## [PREGUNTAS DE ESTUDIO]
- 1) Reproduce palabra por palabra el pasaje de la reseña sobre Spider-Man que empieza con "Además de divertirme, con" y sigue hasta "la máscara funcionan.".
- 2) Por favor, retoma la reseña sobre Spider-Man y continúala después de su última frase.

## [TEXTO DE LECTURA]
⁂

Peter Parker, el de verdad, regresa a la identidad de Spider-Man, y con él, Humberto Ramos.
Por Chema Mansilla

Me gustan estos nuevos tebeos de Spider-Man. Que sí, que al final lo de que el Doctor Octopus fuera Spider-Man ha tenido gracia, y en Marvel han sabido llevarlo por buen camino. Y aunque no os diremos cómo y por qué Peter Parker vuelve a ser el Peter Parker de siempre, que todos amamos y queremos, sí os diremos que es genial volver a tenerle bajo la máscara.

Y es que Peter trae algunas novedades a la serie muy interesantes. La primera es el regreso de Humberto Ramos, un artista que ha sabido hacer de su personal estilo artístico un valor añadido para su narrativa, y que es seguido y valorado por un gran número de fans. Y aunque yo soy fan de Ramos, reconozco que no termina de gustarme ese estilo entre “cartoon” y “amerimanga” tan señalado en los cómics de Marvel. Pero es una cuestión meramente personal, y valoro muy positivamente su narrativa ágil y  estilo desenfadado. Comprendo por qué ha sido el artista elegido para traer de vuelta a Parker: estas nuevas aventuras de Spider-Man son realmente divertidas. Casi parece el guión de una “sitcom”. El mérito de hacer de este título un cómic divertido es de Dan Slott, un guionista al que en su momento critiqué mucho, pero que con el tiempo ha terminado convenciéndome de que es capaz de hacerse cargo de un personaje tan emblemático y querido como es el trepamuros.

Además de divertirme, con chistes arácnidos en la mejor línea de nuestro amigo y vecino, la serie me está gustando porque encuentro en ella un elemento clásico del personaje que en los últimos años , desgraciadamente, no era una constante. Y es que la vida de Peter es un desastre (una cosa es que te arruinen la vida una y otra vez, otra que la que tienes sea un desastre). Slott ha sabido llevar con gracia la mezcla de aventuras super-heroicas con los devenires de la vida civil de Parker. Y no olvidemos que los personajes de Marvel funcionan, y destacan, precisamente porque los personajes bajo la máscara funcionan.

⁂

## [ENTRADAS PROPORCIONADAS]
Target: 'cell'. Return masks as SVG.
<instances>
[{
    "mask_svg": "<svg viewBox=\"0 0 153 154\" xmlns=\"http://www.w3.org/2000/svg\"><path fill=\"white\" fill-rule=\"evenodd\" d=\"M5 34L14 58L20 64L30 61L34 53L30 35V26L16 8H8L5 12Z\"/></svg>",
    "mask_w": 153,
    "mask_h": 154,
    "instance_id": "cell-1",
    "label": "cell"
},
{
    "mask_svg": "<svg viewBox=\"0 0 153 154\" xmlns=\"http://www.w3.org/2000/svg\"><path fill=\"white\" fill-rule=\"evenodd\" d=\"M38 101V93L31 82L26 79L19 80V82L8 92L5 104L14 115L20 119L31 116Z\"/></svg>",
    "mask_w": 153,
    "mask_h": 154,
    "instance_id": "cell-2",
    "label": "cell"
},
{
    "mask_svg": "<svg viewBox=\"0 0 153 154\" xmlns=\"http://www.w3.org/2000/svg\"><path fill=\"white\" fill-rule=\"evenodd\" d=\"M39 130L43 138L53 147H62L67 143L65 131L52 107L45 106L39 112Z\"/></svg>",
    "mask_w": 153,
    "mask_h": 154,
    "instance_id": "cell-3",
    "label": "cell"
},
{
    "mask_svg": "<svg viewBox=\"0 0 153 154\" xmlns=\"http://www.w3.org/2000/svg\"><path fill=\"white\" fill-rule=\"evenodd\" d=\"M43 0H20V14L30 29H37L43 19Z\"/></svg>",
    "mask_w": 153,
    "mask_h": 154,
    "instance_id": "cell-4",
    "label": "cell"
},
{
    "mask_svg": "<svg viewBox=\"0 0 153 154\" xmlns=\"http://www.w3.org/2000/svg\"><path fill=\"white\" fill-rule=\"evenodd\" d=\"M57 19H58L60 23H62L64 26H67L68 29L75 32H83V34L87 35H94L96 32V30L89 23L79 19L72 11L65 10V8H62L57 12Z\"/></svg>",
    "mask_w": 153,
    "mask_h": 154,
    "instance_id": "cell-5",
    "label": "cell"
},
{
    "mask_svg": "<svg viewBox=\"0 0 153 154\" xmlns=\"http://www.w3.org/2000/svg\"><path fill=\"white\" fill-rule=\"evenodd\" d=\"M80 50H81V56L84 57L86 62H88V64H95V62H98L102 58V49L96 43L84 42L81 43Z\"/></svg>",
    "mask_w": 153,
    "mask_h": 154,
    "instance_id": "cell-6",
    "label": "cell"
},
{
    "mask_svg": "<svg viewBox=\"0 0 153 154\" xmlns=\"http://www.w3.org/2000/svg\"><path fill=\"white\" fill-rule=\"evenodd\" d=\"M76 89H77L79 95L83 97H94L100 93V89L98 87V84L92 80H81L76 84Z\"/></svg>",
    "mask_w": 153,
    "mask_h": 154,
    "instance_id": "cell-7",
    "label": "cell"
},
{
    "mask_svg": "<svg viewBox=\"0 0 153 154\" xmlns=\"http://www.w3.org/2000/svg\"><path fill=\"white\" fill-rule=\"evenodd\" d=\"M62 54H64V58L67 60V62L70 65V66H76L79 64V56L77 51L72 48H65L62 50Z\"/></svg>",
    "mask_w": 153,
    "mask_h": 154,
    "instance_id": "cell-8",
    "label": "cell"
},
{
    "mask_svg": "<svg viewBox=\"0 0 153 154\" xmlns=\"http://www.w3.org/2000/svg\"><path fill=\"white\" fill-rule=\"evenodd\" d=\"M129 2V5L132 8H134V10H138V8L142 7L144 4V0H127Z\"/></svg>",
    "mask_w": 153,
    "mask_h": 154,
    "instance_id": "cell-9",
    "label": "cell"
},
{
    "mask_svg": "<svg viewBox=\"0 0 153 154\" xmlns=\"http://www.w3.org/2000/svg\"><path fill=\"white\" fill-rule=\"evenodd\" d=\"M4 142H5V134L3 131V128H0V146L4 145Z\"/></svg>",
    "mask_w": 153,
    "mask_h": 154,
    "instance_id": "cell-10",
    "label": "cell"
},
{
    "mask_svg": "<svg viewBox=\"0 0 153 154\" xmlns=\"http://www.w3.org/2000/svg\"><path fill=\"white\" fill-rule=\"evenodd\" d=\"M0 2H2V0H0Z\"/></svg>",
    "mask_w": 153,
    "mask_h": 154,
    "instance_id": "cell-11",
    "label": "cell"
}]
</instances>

⁂

## [RESPUESTAS POR TAREA]
- 1)
Además de divertirme, con chistes arácnidos en la mejor línea de nuestro amigo y vecino, la serie me está gustando porque encuentro en ella un elemento clásico del personaje que en los últimos años , desgraciadamente, no era una constante. Y es que la vida de Peter es un desastre (una cosa es que te arruinen la vida una y otra vez, otra que la que tienes sea un desastre). Slott ha sabido llevar con gracia la mezcla de aventuras super-heroicas con los devenires de la vida civil de Parker. Y no olvidemos que los personajes de Marvel funcionan, y destacan, precisamente porque los personajes bajo la máscara funcionan.

- 2)
Peter Parker vuelve a estar en su cuerpo. Peter vuelve a ser Peter. Pero nadie más lo sabe. Hasta el momento Octopus había estado dirigiendo su vida y a partir de este momento el bueno de Parker debe hacerse cargo, para empezar de la gran empresa científica fundada por Octopus en su nombre, y de paso, con una relación sentimental con una desconocida para Peter. Mantener las apariencias de que es un científico a la altura de Otto Octavius, evitar la quiebra, salvar el mundo de la amenaza de turno y recuperar su identidad son los problemas que mantendrán en marcha el motor de esta serie (no os perdáis a Spider-Man en las distintas series de la editorial convenciendo al resto de personajes Marvel de que vuelve a ser el Spider-Man de siempre). Pero además Slott teje otras dos tramas en esta red (bien traído, ¿no?).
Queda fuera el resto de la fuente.